Aussi est-ce dans New-York, au cœur même des états du nord, que le président Lincoln rencontre la plus violente opposition. Sur un million cinq cent mille habitans, il faut compter six cent mille étrangers qui ne sont ni Européens, ni Américains. C’est une grande cause de trouble que cette multitude d’aventuriers sans patrie qui, pour avoir reçu, avec le nom de citoyens, le baptême improvisé du républicanisme, n’ont pas encore appris à pratiquer les droits et les devoirs des peuples libres. Elle n’a ni foi politique, ni desseins arrêtés ; elle n’a qu’une humeur aveugle, turbulente et vénale qu’exploitent certains démagogues déshonorés.
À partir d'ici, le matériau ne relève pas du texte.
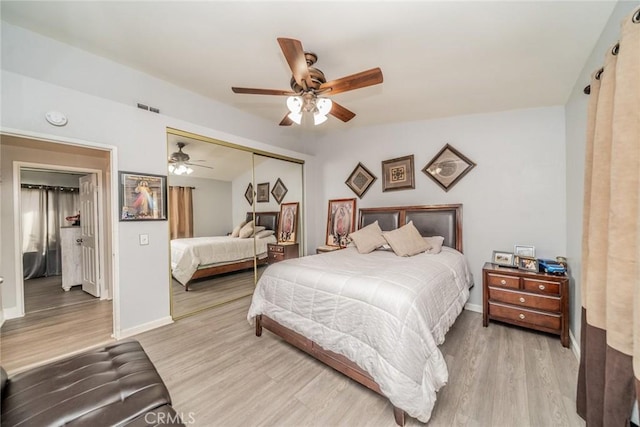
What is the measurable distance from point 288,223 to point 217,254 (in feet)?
4.53

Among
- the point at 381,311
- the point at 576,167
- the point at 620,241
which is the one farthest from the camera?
the point at 576,167

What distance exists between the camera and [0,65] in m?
2.02

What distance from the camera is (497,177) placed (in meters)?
3.20

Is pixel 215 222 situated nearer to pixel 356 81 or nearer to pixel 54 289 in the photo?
pixel 356 81

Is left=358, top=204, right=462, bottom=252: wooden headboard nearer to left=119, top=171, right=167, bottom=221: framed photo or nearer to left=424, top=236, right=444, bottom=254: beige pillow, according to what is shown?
left=424, top=236, right=444, bottom=254: beige pillow

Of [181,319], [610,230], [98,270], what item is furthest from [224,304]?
[610,230]

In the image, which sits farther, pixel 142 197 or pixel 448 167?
pixel 448 167

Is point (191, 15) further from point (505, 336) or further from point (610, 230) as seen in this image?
point (505, 336)

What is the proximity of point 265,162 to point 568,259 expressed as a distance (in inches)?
167

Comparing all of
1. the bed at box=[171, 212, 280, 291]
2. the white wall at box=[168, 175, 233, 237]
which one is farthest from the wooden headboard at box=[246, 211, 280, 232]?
the white wall at box=[168, 175, 233, 237]

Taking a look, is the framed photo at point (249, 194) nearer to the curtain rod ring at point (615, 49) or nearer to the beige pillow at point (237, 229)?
the beige pillow at point (237, 229)

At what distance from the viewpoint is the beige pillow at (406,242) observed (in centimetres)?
306

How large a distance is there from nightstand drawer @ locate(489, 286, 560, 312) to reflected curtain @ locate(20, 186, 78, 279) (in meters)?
8.26

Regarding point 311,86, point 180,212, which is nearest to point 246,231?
point 180,212
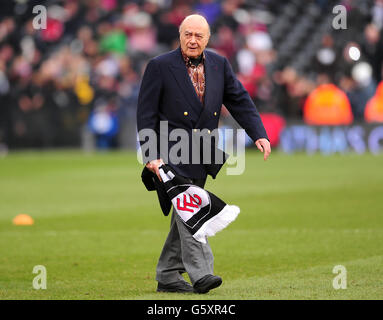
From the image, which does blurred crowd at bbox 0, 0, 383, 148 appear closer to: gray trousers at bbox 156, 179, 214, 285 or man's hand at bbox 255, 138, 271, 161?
man's hand at bbox 255, 138, 271, 161

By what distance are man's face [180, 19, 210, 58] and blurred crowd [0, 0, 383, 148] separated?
60.5ft

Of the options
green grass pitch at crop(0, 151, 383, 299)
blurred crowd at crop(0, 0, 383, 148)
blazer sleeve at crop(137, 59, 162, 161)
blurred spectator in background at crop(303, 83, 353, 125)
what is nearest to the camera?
blazer sleeve at crop(137, 59, 162, 161)

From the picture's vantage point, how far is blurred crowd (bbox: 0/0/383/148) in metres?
27.3

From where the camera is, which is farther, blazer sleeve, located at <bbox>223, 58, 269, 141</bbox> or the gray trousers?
blazer sleeve, located at <bbox>223, 58, 269, 141</bbox>

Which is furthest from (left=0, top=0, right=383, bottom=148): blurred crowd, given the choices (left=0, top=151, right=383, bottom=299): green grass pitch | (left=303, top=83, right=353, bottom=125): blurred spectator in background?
(left=0, top=151, right=383, bottom=299): green grass pitch

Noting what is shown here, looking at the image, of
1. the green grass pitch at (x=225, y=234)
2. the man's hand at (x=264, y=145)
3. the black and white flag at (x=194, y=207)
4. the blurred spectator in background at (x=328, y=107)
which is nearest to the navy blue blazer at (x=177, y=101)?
the black and white flag at (x=194, y=207)

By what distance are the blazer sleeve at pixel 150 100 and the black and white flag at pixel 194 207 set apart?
0.26m

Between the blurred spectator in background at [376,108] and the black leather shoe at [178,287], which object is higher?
the blurred spectator in background at [376,108]

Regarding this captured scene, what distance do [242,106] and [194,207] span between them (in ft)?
3.40

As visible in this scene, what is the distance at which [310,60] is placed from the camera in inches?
1202

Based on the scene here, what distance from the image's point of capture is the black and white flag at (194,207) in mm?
7410

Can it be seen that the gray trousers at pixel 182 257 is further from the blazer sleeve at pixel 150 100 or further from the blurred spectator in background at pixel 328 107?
the blurred spectator in background at pixel 328 107

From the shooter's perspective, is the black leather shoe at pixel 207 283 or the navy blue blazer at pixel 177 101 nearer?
the black leather shoe at pixel 207 283

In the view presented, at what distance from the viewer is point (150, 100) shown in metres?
7.49
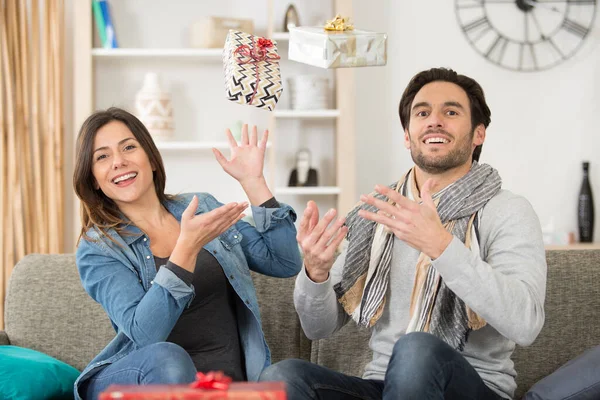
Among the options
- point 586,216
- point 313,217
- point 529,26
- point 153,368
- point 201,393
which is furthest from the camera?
point 529,26

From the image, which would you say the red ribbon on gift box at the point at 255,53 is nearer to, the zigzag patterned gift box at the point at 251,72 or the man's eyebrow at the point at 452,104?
the zigzag patterned gift box at the point at 251,72

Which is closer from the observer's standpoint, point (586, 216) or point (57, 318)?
point (57, 318)

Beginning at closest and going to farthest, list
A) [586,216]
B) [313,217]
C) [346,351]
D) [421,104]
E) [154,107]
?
1. [313,217]
2. [421,104]
3. [346,351]
4. [154,107]
5. [586,216]

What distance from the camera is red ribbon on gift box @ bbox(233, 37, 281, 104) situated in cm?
196

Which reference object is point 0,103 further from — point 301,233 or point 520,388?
point 520,388

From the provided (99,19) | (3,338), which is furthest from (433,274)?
(99,19)

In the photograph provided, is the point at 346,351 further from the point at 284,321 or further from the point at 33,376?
the point at 33,376

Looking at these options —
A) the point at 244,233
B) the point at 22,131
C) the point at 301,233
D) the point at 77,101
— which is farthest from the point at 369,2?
the point at 301,233

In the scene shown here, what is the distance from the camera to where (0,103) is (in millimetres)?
3826

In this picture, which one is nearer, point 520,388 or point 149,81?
point 520,388

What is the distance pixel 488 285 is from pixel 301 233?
1.49 feet

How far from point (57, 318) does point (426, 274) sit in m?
1.14

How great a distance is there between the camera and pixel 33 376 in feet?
6.53

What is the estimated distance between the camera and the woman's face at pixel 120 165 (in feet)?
6.75
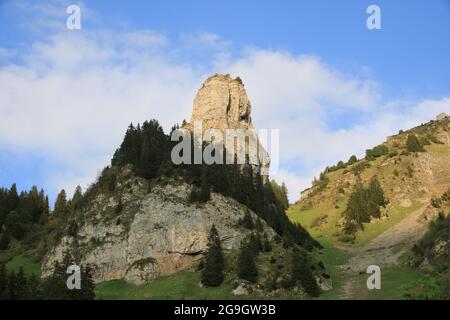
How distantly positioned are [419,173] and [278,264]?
3062 inches

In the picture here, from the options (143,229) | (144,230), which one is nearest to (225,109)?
(143,229)

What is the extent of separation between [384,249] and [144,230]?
156ft

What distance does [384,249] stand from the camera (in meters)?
97.1

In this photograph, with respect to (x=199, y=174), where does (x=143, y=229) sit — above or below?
below

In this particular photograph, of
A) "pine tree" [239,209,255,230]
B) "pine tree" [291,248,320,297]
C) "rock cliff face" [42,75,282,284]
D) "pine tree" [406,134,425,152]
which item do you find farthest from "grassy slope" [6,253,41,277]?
"pine tree" [406,134,425,152]

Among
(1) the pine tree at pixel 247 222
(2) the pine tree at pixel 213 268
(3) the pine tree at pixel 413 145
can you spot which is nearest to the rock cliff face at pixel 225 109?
(3) the pine tree at pixel 413 145

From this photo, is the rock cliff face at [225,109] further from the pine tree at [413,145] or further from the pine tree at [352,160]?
the pine tree at [352,160]

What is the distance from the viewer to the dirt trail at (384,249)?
8383 cm

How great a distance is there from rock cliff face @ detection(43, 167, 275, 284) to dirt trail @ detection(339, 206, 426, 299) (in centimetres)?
1694

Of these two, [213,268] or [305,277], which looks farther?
[213,268]

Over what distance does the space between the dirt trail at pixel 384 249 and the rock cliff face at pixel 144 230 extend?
667 inches

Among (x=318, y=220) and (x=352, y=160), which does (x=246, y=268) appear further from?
(x=352, y=160)

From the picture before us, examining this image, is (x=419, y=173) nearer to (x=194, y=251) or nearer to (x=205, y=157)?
(x=205, y=157)
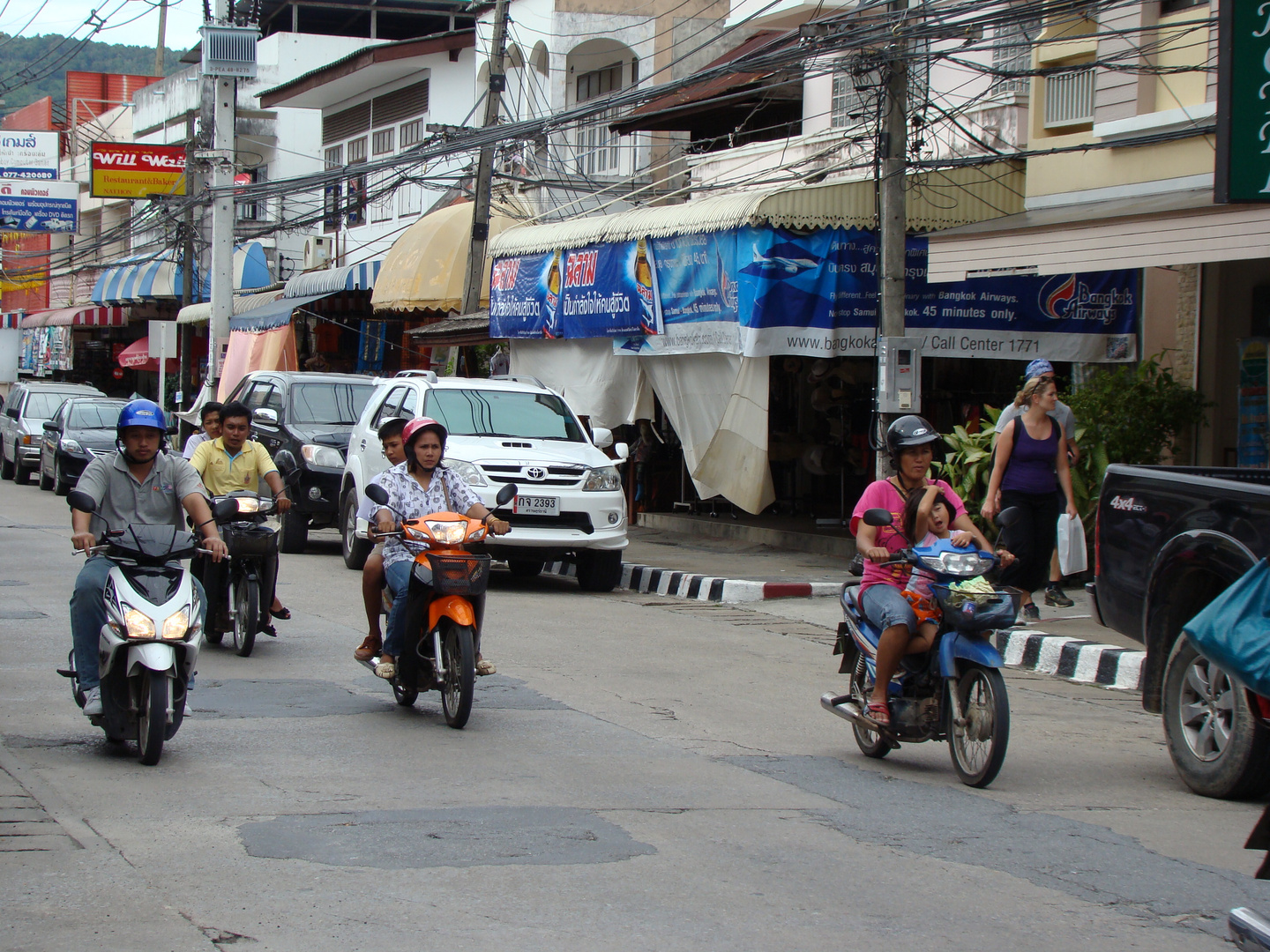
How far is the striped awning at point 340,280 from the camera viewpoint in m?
26.8

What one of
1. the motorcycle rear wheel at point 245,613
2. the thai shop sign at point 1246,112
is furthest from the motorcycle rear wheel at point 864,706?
the thai shop sign at point 1246,112

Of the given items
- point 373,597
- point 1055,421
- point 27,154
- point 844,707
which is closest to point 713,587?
point 1055,421

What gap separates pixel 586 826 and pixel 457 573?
2.15 metres

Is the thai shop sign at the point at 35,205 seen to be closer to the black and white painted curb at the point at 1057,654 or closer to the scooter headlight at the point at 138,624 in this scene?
the black and white painted curb at the point at 1057,654

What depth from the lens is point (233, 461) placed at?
10.6 meters

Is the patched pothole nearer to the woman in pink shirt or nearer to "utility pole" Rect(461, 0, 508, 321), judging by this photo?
the woman in pink shirt

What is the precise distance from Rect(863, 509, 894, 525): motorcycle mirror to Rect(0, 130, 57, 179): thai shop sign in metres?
43.9

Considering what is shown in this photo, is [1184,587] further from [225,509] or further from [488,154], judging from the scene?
[488,154]

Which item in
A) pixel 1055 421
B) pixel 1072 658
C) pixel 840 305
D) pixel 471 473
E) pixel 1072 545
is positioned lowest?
pixel 1072 658

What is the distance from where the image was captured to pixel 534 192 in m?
28.0

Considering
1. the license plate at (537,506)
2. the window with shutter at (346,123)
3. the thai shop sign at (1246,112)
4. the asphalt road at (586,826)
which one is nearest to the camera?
the asphalt road at (586,826)

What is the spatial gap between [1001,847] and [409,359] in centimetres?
2409

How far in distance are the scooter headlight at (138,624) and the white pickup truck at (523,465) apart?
21.6 feet

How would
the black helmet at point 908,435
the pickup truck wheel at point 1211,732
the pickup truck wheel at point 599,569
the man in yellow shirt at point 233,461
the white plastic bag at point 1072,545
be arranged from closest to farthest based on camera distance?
the pickup truck wheel at point 1211,732 < the black helmet at point 908,435 < the man in yellow shirt at point 233,461 < the white plastic bag at point 1072,545 < the pickup truck wheel at point 599,569
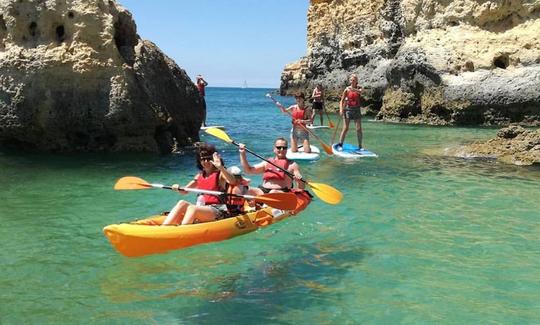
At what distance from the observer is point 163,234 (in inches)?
235

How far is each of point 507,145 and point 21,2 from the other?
42.2 feet

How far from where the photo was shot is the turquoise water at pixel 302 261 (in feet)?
17.3

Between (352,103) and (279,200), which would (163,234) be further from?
(352,103)

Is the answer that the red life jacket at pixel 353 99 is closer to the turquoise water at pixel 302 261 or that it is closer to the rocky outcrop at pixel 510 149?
the rocky outcrop at pixel 510 149

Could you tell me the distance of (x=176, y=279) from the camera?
6027 millimetres

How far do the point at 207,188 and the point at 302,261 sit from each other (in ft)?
5.02

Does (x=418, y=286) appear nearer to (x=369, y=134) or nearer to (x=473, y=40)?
(x=369, y=134)

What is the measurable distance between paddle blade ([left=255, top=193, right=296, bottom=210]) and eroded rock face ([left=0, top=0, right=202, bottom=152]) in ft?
25.6

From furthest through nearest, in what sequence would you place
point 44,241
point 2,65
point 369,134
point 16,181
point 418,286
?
1. point 369,134
2. point 2,65
3. point 16,181
4. point 44,241
5. point 418,286

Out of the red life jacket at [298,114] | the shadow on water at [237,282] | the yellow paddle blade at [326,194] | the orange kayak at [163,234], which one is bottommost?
the shadow on water at [237,282]

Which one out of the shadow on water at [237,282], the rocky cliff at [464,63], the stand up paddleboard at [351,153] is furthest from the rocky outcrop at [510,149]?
the rocky cliff at [464,63]

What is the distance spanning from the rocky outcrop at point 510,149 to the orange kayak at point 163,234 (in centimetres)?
897

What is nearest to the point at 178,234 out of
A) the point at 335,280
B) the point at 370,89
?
the point at 335,280

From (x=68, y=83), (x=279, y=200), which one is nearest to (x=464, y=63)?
(x=68, y=83)
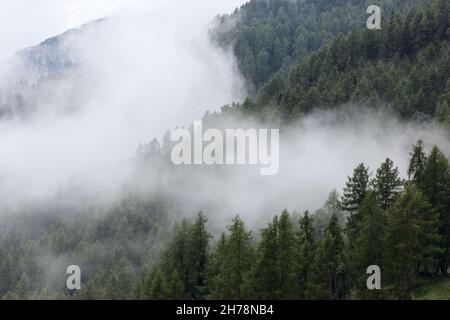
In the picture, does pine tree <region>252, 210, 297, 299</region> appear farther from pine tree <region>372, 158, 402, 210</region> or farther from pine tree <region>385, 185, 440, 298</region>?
pine tree <region>372, 158, 402, 210</region>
Nouvelle venue, elle a l’étrange prétention d’être affranchie des charges communes et de faire la loi au pays qui l’adopte. Tous les partis y trouvent des mercenaires : nulle part la république n’a acheté plus de soldats que dans la populace de New-York ; mais elle préfère en général le service des démocrates à celui des républicains. Ceux-ci lui demandent des hommes, des subsides, des sacrifices ; ceux-là lui promettent l’exemption d’impôts, lui offrent pour passe-temps l’insurrection et le pillage. Ses chefs parviennent aux charges municipales en tenant sous la menace d’une émeute les honnêtes gens timides. Dans ce pays où la liberté fait une si rude guerre, à l’ignorance et aux haines sociales, le peuple de New-York en est encore à ce vague communisme qui aboutit au brigandage et à la guerre des rues. Les Américains ont bien raison de ne pas vouloir pour capitale d’une ville qui appartient à peine à leur pays.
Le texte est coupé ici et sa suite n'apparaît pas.